Work task
Output must match the records, character for character.

Start of Records provided

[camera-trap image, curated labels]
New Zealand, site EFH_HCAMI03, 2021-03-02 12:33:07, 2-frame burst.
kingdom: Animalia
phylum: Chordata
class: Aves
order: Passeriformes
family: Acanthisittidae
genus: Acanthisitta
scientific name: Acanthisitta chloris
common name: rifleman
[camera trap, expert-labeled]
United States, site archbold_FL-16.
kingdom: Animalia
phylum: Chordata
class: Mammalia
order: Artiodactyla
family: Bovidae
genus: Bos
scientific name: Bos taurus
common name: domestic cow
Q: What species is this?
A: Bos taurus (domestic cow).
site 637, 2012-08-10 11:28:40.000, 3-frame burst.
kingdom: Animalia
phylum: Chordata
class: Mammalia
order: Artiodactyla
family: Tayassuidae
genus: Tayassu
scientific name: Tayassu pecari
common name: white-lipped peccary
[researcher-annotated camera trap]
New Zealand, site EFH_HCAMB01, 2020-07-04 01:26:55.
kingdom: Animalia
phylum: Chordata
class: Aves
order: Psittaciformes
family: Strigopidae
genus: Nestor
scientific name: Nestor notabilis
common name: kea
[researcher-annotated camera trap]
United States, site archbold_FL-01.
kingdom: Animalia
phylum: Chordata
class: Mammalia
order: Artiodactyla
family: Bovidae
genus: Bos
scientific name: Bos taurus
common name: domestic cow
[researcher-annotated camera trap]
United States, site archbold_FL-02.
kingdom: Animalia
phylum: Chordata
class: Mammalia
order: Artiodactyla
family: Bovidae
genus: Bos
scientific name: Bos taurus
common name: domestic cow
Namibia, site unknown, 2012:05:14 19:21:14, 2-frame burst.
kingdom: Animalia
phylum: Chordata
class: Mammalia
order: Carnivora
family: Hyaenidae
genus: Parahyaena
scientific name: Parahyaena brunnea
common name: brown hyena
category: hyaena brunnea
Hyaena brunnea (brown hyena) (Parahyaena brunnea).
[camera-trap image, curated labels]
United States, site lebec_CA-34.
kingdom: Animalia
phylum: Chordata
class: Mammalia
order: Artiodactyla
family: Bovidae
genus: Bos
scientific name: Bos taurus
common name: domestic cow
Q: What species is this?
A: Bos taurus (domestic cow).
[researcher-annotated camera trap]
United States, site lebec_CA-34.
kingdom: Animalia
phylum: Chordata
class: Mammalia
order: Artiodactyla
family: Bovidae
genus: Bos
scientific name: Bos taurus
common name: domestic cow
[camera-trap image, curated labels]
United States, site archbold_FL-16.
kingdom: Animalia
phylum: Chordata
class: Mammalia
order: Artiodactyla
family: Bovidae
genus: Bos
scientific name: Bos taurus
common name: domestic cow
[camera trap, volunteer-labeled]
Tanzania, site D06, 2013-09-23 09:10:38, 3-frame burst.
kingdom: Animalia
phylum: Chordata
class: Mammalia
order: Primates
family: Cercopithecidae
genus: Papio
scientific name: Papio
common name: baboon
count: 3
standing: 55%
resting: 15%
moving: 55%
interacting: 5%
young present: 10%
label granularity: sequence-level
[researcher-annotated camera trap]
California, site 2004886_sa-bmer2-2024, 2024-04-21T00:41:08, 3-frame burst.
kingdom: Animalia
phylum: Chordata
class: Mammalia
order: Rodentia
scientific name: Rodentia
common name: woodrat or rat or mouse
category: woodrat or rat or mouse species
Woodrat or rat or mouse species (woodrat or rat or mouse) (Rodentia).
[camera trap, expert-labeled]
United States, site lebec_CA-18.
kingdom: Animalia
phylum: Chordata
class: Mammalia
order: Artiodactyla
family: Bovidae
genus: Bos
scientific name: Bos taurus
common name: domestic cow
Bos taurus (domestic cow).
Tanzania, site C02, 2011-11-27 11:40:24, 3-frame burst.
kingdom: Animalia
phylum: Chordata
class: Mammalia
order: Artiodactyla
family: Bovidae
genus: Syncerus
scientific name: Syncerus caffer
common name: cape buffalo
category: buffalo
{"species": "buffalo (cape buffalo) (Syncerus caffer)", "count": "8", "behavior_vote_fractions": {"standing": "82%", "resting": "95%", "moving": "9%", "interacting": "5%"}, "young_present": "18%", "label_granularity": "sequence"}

End of Records provided

Task result
[camera-trap image, curated labels]
New Zealand, site EFH_HCAMI03, 2021-03-02 12:33:07, 2-frame burst.
kingdom: Animalia
phylum: Chordata
class: Aves
order: Passeriformes
family: Acanthisittidae
genus: Acanthisitta
scientific name: Acanthisitta chloris
common name: rifleman
[camera trap, expert-labeled]
United States, site archbold_FL-16.
kingdom: Animalia
phylum: Chordata
class: Mammalia
order: Artiodactyla
family: Bovidae
genus: Bos
scientific name: Bos taurus
common name: domestic cow
Q: What species is this?
A: Bos taurus (domestic cow).
site 637, 2012-08-10 11:28:40.000, 3-frame burst.
kingdom: Animalia
phylum: Chordata
class: Mammalia
order: Artiodactyla
family: Tayassuidae
genus: Tayassu
scientific name: Tayassu pecari
common name: white-lipped peccary
[researcher-annotated camera trap]
New Zealand, site EFH_HCAMB01, 2020-07-04 01:26:55.
kingdom: Animalia
phylum: Chordata
class: Aves
order: Psittaciformes
family: Strigopidae
genus: Nestor
scientific name: Nestor notabilis
common name: kea
[researcher-annotated camera trap]
United States, site archbold_FL-01.
kingdom: Animalia
phylum: Chordata
class: Mammalia
order: Artiodactyla
family: Bovidae
genus: Bos
scientific name: Bos taurus
common name: domestic cow
[researcher-annotated camera trap]
United States, site archbold_FL-02.
kingdom: Animalia
phylum: Chordata
class: Mammalia
order: Artiodactyla
family: Bovidae
genus: Bos
scientific name: Bos taurus
common name: domestic cow
Namibia, site unknown, 2012:05:14 19:21:14, 2-frame burst.
kingdom: Animalia
phylum: Chordata
class: Mammalia
order: Carnivora
family: Hyaenidae
genus: Parahyaena
scientific name: Parahyaena brunnea
common name: brown hyena
category: hyaena brunnea
Hyaena brunnea (brown hyena) (Parahyaena brunnea).
[camera-trap image, curated labels]
United States, site lebec_CA-34.
kingdom: Animalia
phylum: Chordata
class: Mammalia
order: Artiodactyla
family: Bovidae
genus: Bos
scientific name: Bos taurus
common name: domestic cow
Q: What species is this?
A: Bos taurus (domestic cow).
[researcher-annotated camera trap]
United States, site lebec_CA-34.
kingdom: Animalia
phylum: Chordata
class: Mammalia
order: Artiodactyla
family: Bovidae
genus: Bos
scientific name: Bos taurus
common name: domestic cow
[camera-trap image, curated labels]
United States, site archbold_FL-16.
kingdom: Animalia
phylum: Chordata
class: Mammalia
order: Artiodactyla
family: Bovidae
genus: Bos
scientific name: Bos taurus
common name: domestic cow
[camera trap, volunteer-labeled]
Tanzania, site D06, 2013-09-23 09:10:38, 3-frame burst.
kingdom: Animalia
phylum: Chordata
class: Mammalia
order: Primates
family: Cercopithecidae
genus: Papio
scientific name: Papio
common name: baboon
count: 3
standing: 55%
resting: 15%
moving: 55%
interacting: 5%
young present: 10%
label granularity: sequence-level
[researcher-annotated camera trap]
California, site 2004886_sa-bmer2-2024, 2024-04-21T00:41:08, 3-frame burst.
kingdom: Animalia
phylum: Chordata
class: Mammalia
order: Rodentia
scientific name: Rodentia
common name: woodrat or rat or mouse
category: woodrat or rat or mouse species
Woodrat or rat or mouse species (woodrat or rat or mouse) (Rodentia).
[camera trap, expert-labeled]
United States, site lebec_CA-18.
kingdom: Animalia
phylum: Chordata
class: Mammalia
order: Artiodactyla
family: Bovidae
genus: Bos
scientific name: Bos taurus
common name: domestic cow
Bos taurus (domestic cow).
Tanzania, site C02, 2011-11-27 11:40:24, 3-frame burst.
kingdom: Animalia
phylum: Chordata
class: Mammalia
order: Artiodactyla
family: Bovidae
genus: Syncerus
scientific name: Syncerus caffer
common name: cape buffalo
category: buffalo
{"species": "buffalo (cape buffalo) (Syncerus caffer)", "count": "8", "behavior_vote_fractions": {"standing": "82%", "resting": "95%", "moving": "9%", "interacting": "5%"}, "young_present": "18%", "label_granularity": "sequence"}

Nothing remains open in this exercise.